** What the exercise asks **
Count the lines in the items below that contain the string "JSON". Give only that number.

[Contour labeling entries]

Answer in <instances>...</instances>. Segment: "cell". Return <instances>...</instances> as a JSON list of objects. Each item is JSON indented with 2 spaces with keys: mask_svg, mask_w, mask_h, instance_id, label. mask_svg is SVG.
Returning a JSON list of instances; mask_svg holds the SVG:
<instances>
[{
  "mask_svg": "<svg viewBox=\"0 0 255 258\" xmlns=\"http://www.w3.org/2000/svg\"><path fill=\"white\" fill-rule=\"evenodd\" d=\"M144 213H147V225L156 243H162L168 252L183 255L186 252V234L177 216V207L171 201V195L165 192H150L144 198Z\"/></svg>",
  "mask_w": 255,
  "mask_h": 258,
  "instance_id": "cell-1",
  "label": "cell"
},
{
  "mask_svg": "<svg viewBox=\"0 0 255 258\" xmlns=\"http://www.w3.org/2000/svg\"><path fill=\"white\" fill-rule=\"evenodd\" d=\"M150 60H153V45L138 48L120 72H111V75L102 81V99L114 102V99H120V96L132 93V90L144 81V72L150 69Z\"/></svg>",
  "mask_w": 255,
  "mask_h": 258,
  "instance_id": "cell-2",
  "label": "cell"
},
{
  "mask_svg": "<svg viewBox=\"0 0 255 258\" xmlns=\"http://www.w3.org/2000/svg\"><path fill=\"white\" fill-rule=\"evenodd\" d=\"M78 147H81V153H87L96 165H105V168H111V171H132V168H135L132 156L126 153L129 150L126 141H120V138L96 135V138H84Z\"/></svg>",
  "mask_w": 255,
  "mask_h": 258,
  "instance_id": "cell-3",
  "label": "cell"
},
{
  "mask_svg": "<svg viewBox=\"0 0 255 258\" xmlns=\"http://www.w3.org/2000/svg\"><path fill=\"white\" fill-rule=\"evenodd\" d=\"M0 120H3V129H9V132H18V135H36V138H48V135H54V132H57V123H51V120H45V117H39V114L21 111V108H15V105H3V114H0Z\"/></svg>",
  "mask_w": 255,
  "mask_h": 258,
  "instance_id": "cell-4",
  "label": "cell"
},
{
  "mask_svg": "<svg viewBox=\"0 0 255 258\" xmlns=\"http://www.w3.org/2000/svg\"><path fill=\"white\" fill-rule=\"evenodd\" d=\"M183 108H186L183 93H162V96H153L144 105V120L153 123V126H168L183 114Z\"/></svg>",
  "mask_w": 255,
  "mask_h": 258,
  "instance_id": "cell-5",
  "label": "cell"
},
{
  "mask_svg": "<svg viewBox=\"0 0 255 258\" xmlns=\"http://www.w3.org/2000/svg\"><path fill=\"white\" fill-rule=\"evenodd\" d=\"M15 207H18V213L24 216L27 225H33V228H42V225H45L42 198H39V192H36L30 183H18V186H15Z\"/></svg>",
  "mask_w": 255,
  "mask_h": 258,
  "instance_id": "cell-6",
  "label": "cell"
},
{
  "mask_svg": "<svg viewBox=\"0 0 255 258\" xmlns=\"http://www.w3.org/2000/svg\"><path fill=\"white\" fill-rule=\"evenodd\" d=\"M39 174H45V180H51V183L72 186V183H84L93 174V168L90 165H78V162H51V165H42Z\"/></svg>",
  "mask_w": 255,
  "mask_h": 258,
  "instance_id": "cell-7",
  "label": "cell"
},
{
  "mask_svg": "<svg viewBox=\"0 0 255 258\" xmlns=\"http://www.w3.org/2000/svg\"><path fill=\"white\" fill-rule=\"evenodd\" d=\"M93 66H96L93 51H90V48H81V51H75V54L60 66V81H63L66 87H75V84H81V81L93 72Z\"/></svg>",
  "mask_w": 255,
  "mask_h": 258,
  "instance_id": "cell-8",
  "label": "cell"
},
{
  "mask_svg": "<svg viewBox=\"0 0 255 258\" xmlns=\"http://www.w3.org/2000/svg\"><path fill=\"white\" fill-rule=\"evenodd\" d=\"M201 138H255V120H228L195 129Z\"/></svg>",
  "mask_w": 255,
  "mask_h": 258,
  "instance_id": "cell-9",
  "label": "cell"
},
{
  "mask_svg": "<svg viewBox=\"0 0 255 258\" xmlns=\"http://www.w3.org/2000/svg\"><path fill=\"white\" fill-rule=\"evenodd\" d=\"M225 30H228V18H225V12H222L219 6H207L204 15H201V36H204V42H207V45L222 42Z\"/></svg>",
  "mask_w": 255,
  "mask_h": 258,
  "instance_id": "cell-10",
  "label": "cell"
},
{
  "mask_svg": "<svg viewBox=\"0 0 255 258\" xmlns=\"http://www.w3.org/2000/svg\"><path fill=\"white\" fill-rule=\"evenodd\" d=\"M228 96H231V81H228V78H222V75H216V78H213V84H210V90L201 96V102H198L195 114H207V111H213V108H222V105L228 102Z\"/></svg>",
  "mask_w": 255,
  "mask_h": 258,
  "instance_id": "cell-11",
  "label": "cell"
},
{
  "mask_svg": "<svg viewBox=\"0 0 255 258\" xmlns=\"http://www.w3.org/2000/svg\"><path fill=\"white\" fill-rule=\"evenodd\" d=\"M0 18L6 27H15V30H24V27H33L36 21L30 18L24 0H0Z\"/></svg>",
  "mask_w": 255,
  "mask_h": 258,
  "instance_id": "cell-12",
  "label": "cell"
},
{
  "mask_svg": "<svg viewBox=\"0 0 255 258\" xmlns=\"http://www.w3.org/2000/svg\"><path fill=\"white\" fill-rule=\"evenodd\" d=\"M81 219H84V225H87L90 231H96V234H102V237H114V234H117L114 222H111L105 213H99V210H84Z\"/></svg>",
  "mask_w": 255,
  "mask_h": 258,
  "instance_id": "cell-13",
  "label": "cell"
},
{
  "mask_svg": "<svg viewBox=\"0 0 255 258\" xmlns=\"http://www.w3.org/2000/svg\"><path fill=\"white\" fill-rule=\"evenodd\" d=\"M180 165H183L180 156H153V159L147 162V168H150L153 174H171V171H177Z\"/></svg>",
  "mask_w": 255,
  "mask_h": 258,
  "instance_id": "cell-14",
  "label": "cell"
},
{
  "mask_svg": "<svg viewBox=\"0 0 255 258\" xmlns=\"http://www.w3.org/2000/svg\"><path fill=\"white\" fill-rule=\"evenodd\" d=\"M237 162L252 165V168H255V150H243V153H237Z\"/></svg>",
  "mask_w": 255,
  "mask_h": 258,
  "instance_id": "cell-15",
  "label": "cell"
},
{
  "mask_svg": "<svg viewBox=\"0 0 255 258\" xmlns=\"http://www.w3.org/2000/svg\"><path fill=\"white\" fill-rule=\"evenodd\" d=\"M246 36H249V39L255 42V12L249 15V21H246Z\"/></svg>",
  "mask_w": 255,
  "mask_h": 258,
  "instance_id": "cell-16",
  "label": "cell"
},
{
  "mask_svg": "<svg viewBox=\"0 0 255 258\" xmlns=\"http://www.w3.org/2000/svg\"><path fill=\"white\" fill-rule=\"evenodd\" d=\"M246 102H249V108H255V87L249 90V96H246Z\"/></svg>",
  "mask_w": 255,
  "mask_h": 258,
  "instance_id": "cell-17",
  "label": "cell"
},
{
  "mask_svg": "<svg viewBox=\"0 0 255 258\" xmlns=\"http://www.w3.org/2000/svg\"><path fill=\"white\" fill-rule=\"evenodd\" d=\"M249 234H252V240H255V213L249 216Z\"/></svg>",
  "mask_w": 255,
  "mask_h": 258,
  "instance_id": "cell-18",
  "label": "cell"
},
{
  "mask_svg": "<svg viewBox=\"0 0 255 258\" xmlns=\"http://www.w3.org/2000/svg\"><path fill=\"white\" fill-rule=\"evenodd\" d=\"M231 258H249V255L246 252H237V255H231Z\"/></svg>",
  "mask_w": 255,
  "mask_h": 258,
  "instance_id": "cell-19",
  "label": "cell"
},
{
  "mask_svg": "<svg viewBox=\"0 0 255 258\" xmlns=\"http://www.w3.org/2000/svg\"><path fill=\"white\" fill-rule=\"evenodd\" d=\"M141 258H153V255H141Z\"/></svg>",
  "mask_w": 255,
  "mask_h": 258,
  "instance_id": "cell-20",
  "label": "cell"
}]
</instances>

** Written response **
2